Alıntılanan metin:
'''

25 Ağustos 2020 | Salı

Kilim!

Problemlerin en güzel çözüldüğü yerdi; karatahtalar!
"Tebeşir yutmak" tabiriyle teknolojiye abone olmak gerçeği arasında kaybımız büyük.
Hala transferlerden önce gazetelerdeki ölüm ilanlarına bakarım, transfer yalandır ölüm gerçek.
Transferlerin gerçeklerinde de öldürülen çok şey vardır aslında.
Ama "iki kere iki dört eder gerisini dert etme" diyenler meseleyi kapatır.
Sosyal medyada renkli uyku hapı dağıtımı da kusursuz işlerken herkese hayırlı işler!

***

Bunlar da transfer sezonundaki yanlışlara mahsuben bizim kurduğumuz cümleler olsun.

'''

Kısa alıştırma 1:
Alıntılanan metinde "Sosyal medyada renkli" ile "kurduğumuz cümleler olsun." arasındaki bölümü, bu iki ifade de dâhil olmak üzere, hiçbir değişiklik yapmadan yineleyin.
Kısa alıştırma 2:
Alıntılanan metinde problemlerin en güzel çözüldüğü yer olarak ne gösterilmektedir?

Bir veri kümesinden satırlar
'''

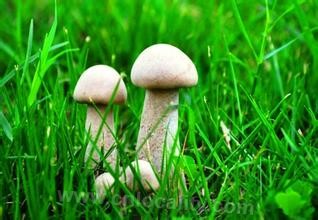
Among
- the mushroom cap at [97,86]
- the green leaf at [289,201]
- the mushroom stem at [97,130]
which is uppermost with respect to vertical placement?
the mushroom cap at [97,86]

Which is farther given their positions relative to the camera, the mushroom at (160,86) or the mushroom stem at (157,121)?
the mushroom stem at (157,121)

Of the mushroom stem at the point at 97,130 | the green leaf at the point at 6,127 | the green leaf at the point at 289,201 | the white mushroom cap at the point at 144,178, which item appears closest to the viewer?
the green leaf at the point at 289,201

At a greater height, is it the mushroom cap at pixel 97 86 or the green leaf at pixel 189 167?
the mushroom cap at pixel 97 86

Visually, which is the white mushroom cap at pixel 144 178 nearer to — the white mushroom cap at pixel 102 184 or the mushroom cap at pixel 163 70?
the white mushroom cap at pixel 102 184

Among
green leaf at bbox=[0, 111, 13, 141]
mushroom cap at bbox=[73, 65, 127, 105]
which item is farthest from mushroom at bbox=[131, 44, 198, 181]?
green leaf at bbox=[0, 111, 13, 141]

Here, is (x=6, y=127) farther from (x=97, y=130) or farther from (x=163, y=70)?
(x=163, y=70)

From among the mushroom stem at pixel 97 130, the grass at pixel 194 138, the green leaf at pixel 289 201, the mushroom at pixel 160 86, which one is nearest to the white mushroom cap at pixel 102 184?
the grass at pixel 194 138
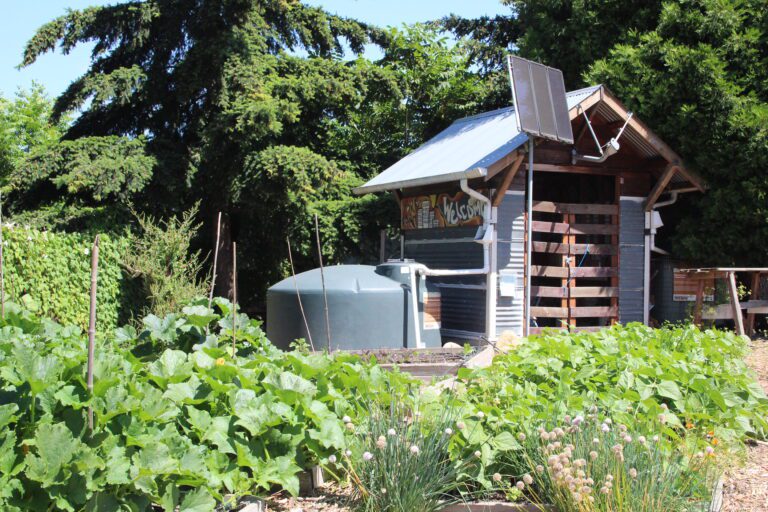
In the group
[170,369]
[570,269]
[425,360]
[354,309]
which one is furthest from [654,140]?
[170,369]

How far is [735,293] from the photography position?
882 centimetres

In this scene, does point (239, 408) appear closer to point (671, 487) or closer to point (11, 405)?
point (11, 405)

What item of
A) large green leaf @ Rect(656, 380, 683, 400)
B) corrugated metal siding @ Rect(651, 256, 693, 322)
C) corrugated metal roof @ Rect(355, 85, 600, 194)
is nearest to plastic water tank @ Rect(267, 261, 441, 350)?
corrugated metal roof @ Rect(355, 85, 600, 194)

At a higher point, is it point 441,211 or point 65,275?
point 441,211

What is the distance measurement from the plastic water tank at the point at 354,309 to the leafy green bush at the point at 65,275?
3068 millimetres

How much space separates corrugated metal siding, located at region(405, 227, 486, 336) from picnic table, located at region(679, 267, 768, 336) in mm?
2951

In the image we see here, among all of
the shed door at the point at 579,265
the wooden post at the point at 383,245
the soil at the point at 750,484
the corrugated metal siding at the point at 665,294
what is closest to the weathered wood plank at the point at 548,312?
the shed door at the point at 579,265

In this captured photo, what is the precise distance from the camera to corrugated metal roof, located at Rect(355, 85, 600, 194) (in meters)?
9.51

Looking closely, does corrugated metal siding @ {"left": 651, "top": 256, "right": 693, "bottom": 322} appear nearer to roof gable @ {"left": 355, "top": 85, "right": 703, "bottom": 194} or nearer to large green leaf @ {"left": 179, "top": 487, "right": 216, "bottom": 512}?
roof gable @ {"left": 355, "top": 85, "right": 703, "bottom": 194}

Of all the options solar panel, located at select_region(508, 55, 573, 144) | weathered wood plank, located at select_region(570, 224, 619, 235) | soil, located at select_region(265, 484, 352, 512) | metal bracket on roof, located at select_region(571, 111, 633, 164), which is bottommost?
soil, located at select_region(265, 484, 352, 512)

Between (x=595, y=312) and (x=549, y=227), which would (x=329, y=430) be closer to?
(x=549, y=227)

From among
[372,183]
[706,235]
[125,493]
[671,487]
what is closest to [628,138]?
[706,235]

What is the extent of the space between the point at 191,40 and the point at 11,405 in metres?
13.0

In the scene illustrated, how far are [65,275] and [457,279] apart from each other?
19.9ft
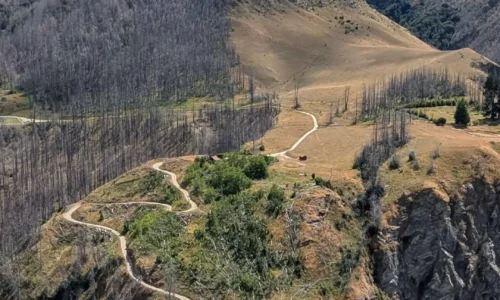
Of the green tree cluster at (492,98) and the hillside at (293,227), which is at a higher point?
the green tree cluster at (492,98)

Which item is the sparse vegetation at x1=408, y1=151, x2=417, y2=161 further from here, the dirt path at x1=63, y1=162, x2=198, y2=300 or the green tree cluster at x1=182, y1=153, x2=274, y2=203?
the dirt path at x1=63, y1=162, x2=198, y2=300

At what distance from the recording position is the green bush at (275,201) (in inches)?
3688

'''

Doğru çıktı 1:
Sosyal medyada renkli uyku hapı dağıtımı da kusursuz işlerken herkese hayırlı işler!

***

Bunlar da transfer sezonundaki yanlışlara mahsuben bizim kurduğumuz cümleler olsun.

Doğru çıktı 2:
Karatahtalar.